| Yapılacak görevler |
a) Müzik ve ulus kimliği üzerine yazılan metin şu ifadeleri doğruluyor mu: (i) Edith Piaf, Avrupa'dan verilen bir örnektir; (ii) Ümmü Gülsüm Lübnanlı bir sanatçıdır; (iii) Arap dünyasında modernleşmenin ilk tohumları Mısır'da atılmıştır? Her biri için evet ya da hayır deyip metindeki belirleyici sözleri aynen alıntılar mısın?
b) Müzik ve ulus kimliği üzerine yazılan metni, son cümlesinden sonra devam ettirir misin?

| Belge bölümü |
+++

Bir devletin veya bir coğrafyanın sınırlarını ses veya müzikle çizmek mümkün olabilir mi? Buna Avrupa'da milliyetçiliğin yayılmasıyla birlikte bayrak, harita gibi önemli sembollerin yanında müziğin ulus inşasındaki etkisi örnek olarak verilebilir. Geçmişe baktığımızda tüm dünyada marşların, ulusal şarkıların ve bu müzikleri icra eden sanatçıların bir ulusun kimlik kazanmasında önemli rol oynadığı ve ortak bir tınıda bir araya gelerek halka büyük bir aileye ait olma duygusunu yaşattığını görüyoruz.
Sesi ve şarkılarıyla Fransa'da toplumun ruhu haline gelerek çok önemli bir ikona dönüşen Edith Piaf, buna Avrupa'dan verilebilecek güçlü örneklerden biri. 20. yüzyıl Ortadoğu'sunda ise iki kadın sanatçı Mısırlı Ümmü Gülsüm ve Lübnanlı Feyruz, Edith Piaf'tan daha etkili olarak sorunların ve savaşların hiç bitmediği coğrafyada bu soruya verilebilecek en iyi cevaplardan biri olarak karşımıza çıkıyor. Bu anlamda Mısır'ın etkisi yadsınamaz. Ulusçuluk, I. Dünya Savaşı'yla birlikte Ortadoğu'da birleştirilmiş toplumlar için milli bir kimlik ve ortak bir geçmiş bilinci inşa etti. Arap dünyasında modernleşme ve yeni bir ulus kimliğinin ilk tohumları da Mısır'da atıldı demek yanlış olmaz.

+++

| Veri kesiti |

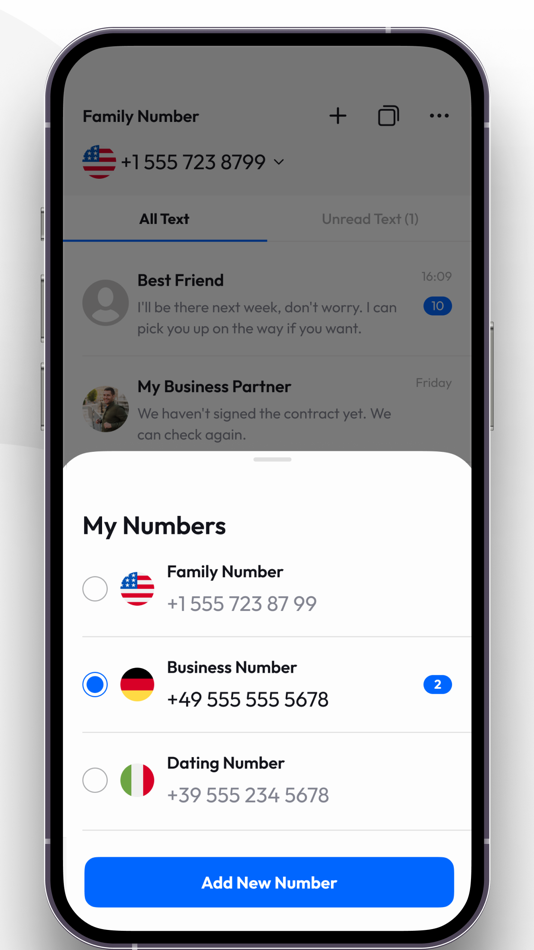 #6. Text &Call Second Phone Number (iOS) By: Codebaker Ltd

+++

| Görev yanıtları |
a)
(i) Evet: "Edith Piaf, buna Avrupa'dan verilebilecek güçlü örneklerden biri."
(ii) Hayır: "Mısırlı Ümmü Gülsüm ve Lübnanlı Feyruz"
(iii) Evet: "Arap dünyasında modernleşme ve yeni bir ulus kimliğinin ilk tohumları da Mısır'da atıldı demek yanlış olmaz."

b)
Ümmü Gülsüm'ün doğuşu
Mısır'da ulus kimliğinin inşasında sanat ve edebiyat çok etkin bir rol oynadı. Bu inşa sürecinde müzik başlı başına en büyük aktördü. Ortadoğu'daki Arap halklarının milli kimliğe sarılmasındaki en önemli aracın müzik olduğunu gördük. Özellikle Ortadoğu'da modernleşmenin ve ulus kimliğinin inşasında ilk aktör olarak ortaya çıkan Mısır'da icra edilen müzik, gelenekselin ve modernitenin çatışması arasında şekillendi.
Mısır'da modernleşme, muhafazakâr çevresi sayesinde küçüklüğünde hafızlık eğitimi alarak sesini geliştiren ve çok güçlü bir yorumu olan Ümmü Gülsüm ile birlikte hızlı bir gelişim gösterdi. Aynı şekilde Lübnan başta olmak üzere tüm Ortadoğu'yu etkileyen Feyruz da Arap halkları için bir diğer önemli kadın figürü olarak karşımıza çıktı. Ümmü Gülsüm ve Feyruz icra ettikleri müzik sayesinde Batı'nın "Doğulu kadın" portresini değiştirdi.
1898 yılında Mısır'ın bir köyünde doğan Ümmü Gülsüm, 1920'lerin Kahire'sindeki plak endüstrisi tarafından keşfedilince bambaşka bir yöne doğru evrildi. Küçük yaşlarda aldığı hafızlık eğitimi sayesinde söylediği dini şarkılar, Ümmü Gülsüm'ün müzik kariyerinde çok etkili oldu. Bu sayede muhafazakâr toplumsal yapı bünyesinde bir kadın şarkıcı olarak yükselen Ümmü Gülsüm, yaptığı işin İslam'ın kaynaklarıyla çatışır nitelikte
olmadığına yönelik bir koruma kalkanına da sahip oldu.
1930'larda Mısır'da harekete geçen milliyetçilik giderek daha geniş bir taban elde etmeye başladı ve "Mısır Mısırlılarındır" sloganı hem politika hem de sanat zemininde yeşermeye başladı. Böylesi kaotik bir toplumsal yapıda müziğini icra eden Ümmü Gülsüm, 1934'ten 1973'e kadar verdiği konserlerle Ortadoğu coğrafyasında çok önemli bir kadın yıldız haline geldi.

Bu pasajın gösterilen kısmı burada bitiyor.